Exercise
Exactly reproduce the line containing "Which object is" together with every line after it, through the end of the entries, and give nothing more.

─── Listed records ───

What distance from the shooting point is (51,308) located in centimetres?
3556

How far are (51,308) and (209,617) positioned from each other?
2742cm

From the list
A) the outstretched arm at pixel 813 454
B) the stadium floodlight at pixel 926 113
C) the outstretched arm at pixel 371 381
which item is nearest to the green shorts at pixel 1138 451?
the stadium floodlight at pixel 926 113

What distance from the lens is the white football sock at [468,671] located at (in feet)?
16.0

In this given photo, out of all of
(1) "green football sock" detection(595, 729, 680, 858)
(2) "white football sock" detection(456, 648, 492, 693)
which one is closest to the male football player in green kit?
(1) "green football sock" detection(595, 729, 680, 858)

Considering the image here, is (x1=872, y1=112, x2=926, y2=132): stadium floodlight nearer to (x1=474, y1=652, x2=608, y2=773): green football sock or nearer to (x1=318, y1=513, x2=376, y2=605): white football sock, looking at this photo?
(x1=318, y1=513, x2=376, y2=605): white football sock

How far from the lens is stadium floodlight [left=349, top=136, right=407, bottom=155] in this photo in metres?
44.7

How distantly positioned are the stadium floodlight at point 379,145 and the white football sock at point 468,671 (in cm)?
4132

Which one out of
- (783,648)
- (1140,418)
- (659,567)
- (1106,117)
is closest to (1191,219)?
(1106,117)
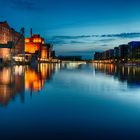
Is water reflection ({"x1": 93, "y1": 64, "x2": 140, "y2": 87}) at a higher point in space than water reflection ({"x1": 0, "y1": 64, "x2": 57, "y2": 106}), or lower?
lower

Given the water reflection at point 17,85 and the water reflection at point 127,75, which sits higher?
the water reflection at point 17,85

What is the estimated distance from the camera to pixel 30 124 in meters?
11.9

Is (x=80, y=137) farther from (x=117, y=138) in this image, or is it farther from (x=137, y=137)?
(x=137, y=137)

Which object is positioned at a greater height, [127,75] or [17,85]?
[17,85]

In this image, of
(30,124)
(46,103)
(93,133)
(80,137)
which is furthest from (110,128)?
(46,103)

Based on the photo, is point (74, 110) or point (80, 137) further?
point (74, 110)

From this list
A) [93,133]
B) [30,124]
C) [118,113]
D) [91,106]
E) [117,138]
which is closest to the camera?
[117,138]

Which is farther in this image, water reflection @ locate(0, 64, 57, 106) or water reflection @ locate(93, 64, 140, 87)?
water reflection @ locate(93, 64, 140, 87)

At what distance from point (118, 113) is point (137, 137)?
4441mm

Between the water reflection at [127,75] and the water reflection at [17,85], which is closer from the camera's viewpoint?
the water reflection at [17,85]

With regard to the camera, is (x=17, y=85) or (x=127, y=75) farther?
(x=127, y=75)

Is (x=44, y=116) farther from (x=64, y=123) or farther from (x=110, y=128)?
(x=110, y=128)

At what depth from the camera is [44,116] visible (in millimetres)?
13586

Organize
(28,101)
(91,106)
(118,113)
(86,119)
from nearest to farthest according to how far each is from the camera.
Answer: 1. (86,119)
2. (118,113)
3. (91,106)
4. (28,101)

───

Written answer
Which object is positioned at a greater height, [127,75] or [17,85]?
[17,85]

In this image, of
(30,124)
(46,103)
(93,133)
(80,137)
which is furthest from (110,128)?
(46,103)

Based on the photo, is point (74, 110) or point (80, 137) further?
point (74, 110)

From this list
A) [93,133]
B) [30,124]
C) [118,113]
D) [91,106]
E) [117,138]
which is closest to the camera?
[117,138]

Which is farther in this image, water reflection @ locate(0, 64, 57, 106) or water reflection @ locate(93, 64, 140, 87)?
water reflection @ locate(93, 64, 140, 87)

At what distance from point (118, 113) is point (137, 137)?
4441mm

Between the water reflection at [127,75] and the water reflection at [17,85], which is closer from the camera's viewpoint?
the water reflection at [17,85]

With regard to the camera, is (x=17, y=85) or (x=127, y=75) farther?
(x=127, y=75)

Is (x=44, y=116) farther from (x=64, y=123) or farther from (x=110, y=128)?
(x=110, y=128)

At what depth from the camera is [44,116] visible (in millimetres)?
13586

Organize
(28,101)
(91,106)
(118,113)
(86,119)
from nearest to farthest according to how far each is from the camera.
Answer: 1. (86,119)
2. (118,113)
3. (91,106)
4. (28,101)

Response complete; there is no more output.